### WHAT YOU SHOULD DO
Count the lines below in which "Yellow" appears, then give that number by itself.

(Brief descriptive captions)
____
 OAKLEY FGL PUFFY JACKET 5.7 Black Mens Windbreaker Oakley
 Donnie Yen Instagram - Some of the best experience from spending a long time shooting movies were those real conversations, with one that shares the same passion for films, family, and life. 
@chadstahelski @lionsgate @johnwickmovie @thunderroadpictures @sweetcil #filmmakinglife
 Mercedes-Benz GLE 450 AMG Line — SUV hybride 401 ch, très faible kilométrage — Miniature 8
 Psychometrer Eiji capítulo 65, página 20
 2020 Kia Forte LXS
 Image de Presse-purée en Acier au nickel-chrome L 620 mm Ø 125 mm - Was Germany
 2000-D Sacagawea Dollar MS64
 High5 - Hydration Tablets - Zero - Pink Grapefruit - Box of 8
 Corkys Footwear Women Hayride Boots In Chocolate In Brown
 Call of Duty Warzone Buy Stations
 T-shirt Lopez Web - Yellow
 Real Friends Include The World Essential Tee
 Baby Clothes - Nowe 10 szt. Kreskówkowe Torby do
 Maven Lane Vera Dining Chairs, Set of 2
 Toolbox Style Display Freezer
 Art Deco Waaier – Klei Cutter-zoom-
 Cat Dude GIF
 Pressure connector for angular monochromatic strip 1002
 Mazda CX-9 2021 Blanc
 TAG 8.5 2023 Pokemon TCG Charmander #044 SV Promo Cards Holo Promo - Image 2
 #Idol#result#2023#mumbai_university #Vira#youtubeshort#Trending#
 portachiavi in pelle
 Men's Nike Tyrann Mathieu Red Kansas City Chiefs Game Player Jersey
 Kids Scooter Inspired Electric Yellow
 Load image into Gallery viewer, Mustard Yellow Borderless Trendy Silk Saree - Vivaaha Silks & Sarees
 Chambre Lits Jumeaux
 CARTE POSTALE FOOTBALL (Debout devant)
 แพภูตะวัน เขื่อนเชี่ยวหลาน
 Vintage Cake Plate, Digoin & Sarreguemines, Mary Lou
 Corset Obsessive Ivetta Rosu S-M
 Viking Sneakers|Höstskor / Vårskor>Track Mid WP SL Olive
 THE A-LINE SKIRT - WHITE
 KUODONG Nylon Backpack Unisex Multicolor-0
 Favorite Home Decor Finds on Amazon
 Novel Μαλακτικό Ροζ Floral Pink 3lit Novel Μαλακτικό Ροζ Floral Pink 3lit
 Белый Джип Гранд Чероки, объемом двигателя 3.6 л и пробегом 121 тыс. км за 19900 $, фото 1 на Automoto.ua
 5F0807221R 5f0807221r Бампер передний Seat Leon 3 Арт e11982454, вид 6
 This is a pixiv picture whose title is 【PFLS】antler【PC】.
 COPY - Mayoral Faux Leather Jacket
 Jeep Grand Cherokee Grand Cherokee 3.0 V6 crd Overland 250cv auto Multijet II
____
### FINISHED EXERCISE
3